__Excerpt__.
= Beginning of Section =
For the main body of your paper only Arabic numerals (1, 2, 3, 4, 5 and not I, II, III, IV, V) are to be used. No fancy decorations are to be used together with a page number – keep it simple. And remember, there is no period after the page number.
Spacing between Lines
In order for your teacher/professor to be able to leave comments your entire paper should be double spaced; don't forget to use 1-inch margins on all sides – this is for your teacher's comments too.
Spacing between Words
In general, leave one space between words and one space after every comma, semi-colon, or colon. Traditionally, two spaces are required at the end of every sentence whether the sentence ends with a period, a question mark, or an exclamation mark. Although it is not wrong to leave two spaces after a period, it is quite acceptable nowadays to leave only one space after each punctuation mark. However, NO space should be left in front of a punctuation mark.
= End of Section =
__Tasks to perform__.
a: In the paper formatting guidelines, how wide should the margins be?
b: List every punctuation mark that the paper formatting guidelines mention by name.
c: Pick up the paper formatting guidelines after their final sentence and continue them.

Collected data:
= Beginning of Section =
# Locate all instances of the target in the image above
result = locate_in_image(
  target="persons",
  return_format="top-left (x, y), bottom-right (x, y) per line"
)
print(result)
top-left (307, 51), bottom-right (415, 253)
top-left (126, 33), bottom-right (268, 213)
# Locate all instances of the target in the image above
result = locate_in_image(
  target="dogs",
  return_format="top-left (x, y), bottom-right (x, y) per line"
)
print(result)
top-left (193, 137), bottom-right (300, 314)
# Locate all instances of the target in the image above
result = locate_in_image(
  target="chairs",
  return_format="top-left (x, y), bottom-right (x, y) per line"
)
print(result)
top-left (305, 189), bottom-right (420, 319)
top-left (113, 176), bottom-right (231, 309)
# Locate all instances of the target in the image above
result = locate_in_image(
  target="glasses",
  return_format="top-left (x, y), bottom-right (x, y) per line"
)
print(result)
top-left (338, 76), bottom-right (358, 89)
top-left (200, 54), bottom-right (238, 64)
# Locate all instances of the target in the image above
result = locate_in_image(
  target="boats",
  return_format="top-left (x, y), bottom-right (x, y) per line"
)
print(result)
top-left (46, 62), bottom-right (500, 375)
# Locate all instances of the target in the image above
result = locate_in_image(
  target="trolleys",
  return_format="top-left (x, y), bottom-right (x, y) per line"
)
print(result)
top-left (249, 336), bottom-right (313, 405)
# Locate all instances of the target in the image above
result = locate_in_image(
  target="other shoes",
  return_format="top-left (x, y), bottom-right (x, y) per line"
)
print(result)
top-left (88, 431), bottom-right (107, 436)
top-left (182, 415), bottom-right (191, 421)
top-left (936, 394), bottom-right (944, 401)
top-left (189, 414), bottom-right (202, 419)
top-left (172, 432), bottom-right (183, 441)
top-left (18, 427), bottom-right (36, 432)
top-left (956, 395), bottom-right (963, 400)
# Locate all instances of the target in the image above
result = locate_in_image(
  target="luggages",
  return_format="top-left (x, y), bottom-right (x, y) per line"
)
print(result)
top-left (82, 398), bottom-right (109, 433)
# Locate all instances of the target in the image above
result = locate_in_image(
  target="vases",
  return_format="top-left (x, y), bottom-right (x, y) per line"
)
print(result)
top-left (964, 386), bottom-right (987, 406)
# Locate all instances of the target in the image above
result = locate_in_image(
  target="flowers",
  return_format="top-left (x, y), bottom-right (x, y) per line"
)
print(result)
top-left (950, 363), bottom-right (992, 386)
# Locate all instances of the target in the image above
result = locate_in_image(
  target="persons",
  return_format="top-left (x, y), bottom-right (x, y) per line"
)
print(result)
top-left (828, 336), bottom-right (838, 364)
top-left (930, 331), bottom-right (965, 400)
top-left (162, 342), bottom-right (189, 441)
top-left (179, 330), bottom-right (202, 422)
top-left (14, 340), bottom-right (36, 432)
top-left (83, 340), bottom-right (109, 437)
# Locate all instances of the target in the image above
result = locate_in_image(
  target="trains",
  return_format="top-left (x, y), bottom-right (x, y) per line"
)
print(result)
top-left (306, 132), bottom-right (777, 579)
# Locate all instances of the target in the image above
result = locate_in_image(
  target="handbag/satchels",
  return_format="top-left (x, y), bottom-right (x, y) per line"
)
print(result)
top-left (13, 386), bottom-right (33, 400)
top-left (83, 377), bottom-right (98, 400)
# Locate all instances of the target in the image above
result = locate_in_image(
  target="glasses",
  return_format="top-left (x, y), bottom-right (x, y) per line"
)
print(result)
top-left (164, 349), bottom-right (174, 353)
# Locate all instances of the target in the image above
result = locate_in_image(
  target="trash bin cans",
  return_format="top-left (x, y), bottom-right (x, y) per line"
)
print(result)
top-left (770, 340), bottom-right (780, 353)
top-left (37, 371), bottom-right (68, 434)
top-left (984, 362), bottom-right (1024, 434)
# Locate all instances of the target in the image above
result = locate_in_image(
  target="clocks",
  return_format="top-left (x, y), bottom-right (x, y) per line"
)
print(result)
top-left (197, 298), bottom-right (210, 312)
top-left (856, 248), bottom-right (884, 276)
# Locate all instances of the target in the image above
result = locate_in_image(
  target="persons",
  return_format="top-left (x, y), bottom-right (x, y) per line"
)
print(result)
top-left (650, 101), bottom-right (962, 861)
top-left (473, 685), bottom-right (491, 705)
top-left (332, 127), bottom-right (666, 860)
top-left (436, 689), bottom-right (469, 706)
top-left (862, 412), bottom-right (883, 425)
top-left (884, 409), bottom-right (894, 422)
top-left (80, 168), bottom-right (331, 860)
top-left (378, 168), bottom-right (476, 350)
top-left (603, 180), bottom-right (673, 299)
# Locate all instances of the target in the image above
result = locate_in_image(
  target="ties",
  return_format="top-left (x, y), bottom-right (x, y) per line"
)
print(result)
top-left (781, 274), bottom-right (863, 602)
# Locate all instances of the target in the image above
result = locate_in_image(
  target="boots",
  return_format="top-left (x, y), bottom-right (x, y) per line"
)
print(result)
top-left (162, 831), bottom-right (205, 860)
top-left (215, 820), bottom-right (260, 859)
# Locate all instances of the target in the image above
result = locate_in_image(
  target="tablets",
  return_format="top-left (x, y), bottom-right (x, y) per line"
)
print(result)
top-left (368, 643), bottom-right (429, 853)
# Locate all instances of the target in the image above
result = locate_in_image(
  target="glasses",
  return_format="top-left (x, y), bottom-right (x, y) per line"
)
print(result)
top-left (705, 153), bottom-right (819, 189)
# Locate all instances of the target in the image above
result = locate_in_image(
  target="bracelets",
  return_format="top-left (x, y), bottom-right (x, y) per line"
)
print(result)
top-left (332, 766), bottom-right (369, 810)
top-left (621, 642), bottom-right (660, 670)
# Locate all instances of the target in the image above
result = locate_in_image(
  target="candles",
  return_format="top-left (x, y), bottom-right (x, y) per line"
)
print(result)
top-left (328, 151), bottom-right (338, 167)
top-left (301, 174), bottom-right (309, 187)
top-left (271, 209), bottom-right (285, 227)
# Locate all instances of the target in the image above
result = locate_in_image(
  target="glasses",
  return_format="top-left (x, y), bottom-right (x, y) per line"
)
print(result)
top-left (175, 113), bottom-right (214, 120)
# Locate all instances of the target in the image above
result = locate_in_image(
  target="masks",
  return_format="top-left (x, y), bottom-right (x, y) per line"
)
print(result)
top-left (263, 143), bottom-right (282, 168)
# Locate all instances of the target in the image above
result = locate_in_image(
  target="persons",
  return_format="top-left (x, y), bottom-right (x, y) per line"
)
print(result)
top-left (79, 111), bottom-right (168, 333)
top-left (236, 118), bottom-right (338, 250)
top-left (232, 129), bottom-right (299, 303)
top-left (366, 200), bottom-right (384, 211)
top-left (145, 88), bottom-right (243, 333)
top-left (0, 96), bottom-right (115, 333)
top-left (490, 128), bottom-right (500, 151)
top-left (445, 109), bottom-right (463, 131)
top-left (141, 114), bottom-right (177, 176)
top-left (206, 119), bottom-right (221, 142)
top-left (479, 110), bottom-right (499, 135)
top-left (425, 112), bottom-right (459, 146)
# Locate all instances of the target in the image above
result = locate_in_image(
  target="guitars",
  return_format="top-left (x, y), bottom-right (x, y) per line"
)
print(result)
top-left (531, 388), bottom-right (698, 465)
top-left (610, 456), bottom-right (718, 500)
= End of Section =
__Responses by task__.
a: 1 inch on all sides.

b: Period, comma, semi-colon, colon, question mark, exclamation mark

c:
If typed on a computer, indent your essay with 7 spaces or half an inch (1/2") at the beginning of each paragraph. Indent set-off quotations 10 spaces or one inch (1") from the left margin. Your instructor may give you a choice to indent or not to indent your paragraphs. Whichever one you choose to use, you must be consistent throughout your essay. If you are NOT indenting, you will start each paragraph flush to the left margin. It is essential that you double-space between lines and quadruple-space between paragraphs. Set-off quotations should still be indented 14 spaces or one-inch (1") from the left margin.
Titles of Books, Magazines, Newspapers, or Journals
When used within the text of your paper, titles of all full-length works such as novels, plays, books, should be underlined, e.g. Shakespeare's Theater. Put titles of shorter works in quotation marks: newspaper, journal, and magazine articles, chapters of books, or essays, e.g.: "Giving Back to the Earth: Western Helps Make a Difference in India."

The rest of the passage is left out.